Grouping by Frequency:
- based on a statistical analysis of the words frequency.
- Frequency counts carried out for practical purposes of lexicography, language
teaching and shorthand enable the lexicographer to attach to each word a
number showing its importance and range of occurrence.
- The most frequent words are usually polysemantic and stylistically neutral.
Lecture 4
Homonyms. Synonyms. Antonyms
Homonyms – words identical in sound and spelling or, at least, in one of these
aspects, but different in their meaning:
bank, n. — a shore
bank, n. — an institution for receiving, lending, exchanging, and
safeguarding money
графік, n.—a schedule
графік, n.— an artist who draws pictures
Pun – a joke based on the play on words of the similar form but different meaning
(i. e. on homonyms) as in the following.
Types of Homonyms:
1. Homonyms Proper
2. Homophones
3. Homographs
Homonyms proper – words identical in sound and spelling
- деркач – a bird
- деркач – a used sweeper
- crane (лелека – машина кран)
- pine
- well (добре – колодец)
Sources of homonyms:
o Phonetic changes – in the course of their historical development, two or more
words formerly pronounced differently may develop identical sound forms and
thus become homonyms:
Night and knight were not homonyms in Old English as the initial k in the
second word was pronounced, and not dropped as it is in its modern sound
form: O. E. kniht (cf. O. E. niht).
A more complicated change of form brought together another pair of
homonyms: to knead (O. E. cnedan) and to need (O. E. neodian).
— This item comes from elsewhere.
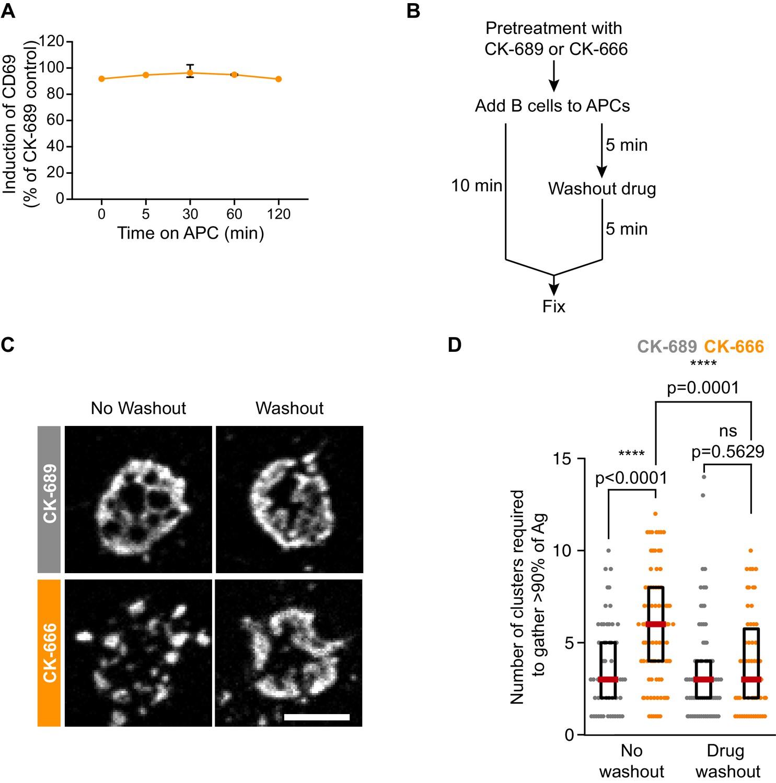 Arp2/3 complex-driven spatial patterning of the BCR enhances immune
In Old English the verb to write had the form writan, and the adjective right had
the forms reht, riht.
Types of Homonyms
Full Lexical Homonyms – Words of the same part of speech with an identical
paradigm:
• match, n. — a game, a contest;
• match, n.—a short piece of wood used for producing fire
Partial Lexical Homonyms – words of the same part of speech identical only in
their corresponding forms:
• to lie (lay, lain), v. to lie (lied, lied), v.
• to hang (hung, hung), v. to hang (hanged, hanged), v.
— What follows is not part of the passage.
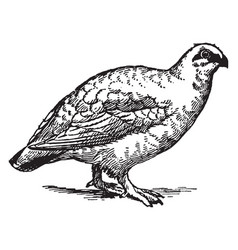 Rock ptarmigan winter plumage vintage vector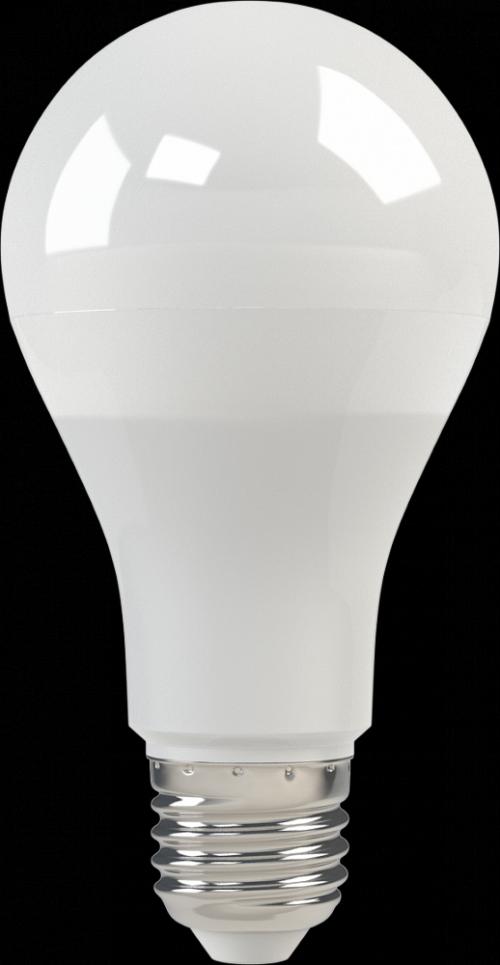 Светодиодная лампа Globe A65 E27 11W 3K 220V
• to can (canned, canned) (I) can (could)
Simple Lexico-Grammatical Partial Homonyms – words of the same part of
speech. Their paradigms have one identical form, but it is never the same form:
• (to), found, v. — found, v. (past indef., past part, of to find)
• to lay, v. — lay, v. (past indef. of to lie)
• to bound, v. — bound, v. (past indef., past part. of to bind)
Complex Lexico-Grammatical Partial Homonyms – words of different parts of
speech with one identical form in their paradigms.
• rose, n. — rose, v. (past indef. of to rise)
• maid, n. — made, v. (past indef., past part. of to make)
• left, adj. — left, v. (past indef., past part, of to leave)
SYNONYMS: ARE THEIR MEANINGS THE SAME OR DIFFERENT?
“I have always liked you very much, I admire your talent, but, forgive me, — I
could never love you as a wife should love her husband.”
(From The Shivering Sands by V. Halt)
Though they all render more or less the same feeling of liking, each of the three
verbs describes it in its own way: "I like you, i. e. I have certain warm feelings
towards you, but they are not strong enough for me to describe them as "love" —
so that like and love are in a way opposed to each other.
In terms of component analysis, synonyms may be defined as words with the
same denotation, or the same denotative component, but differing in
connotations, or in connotative components.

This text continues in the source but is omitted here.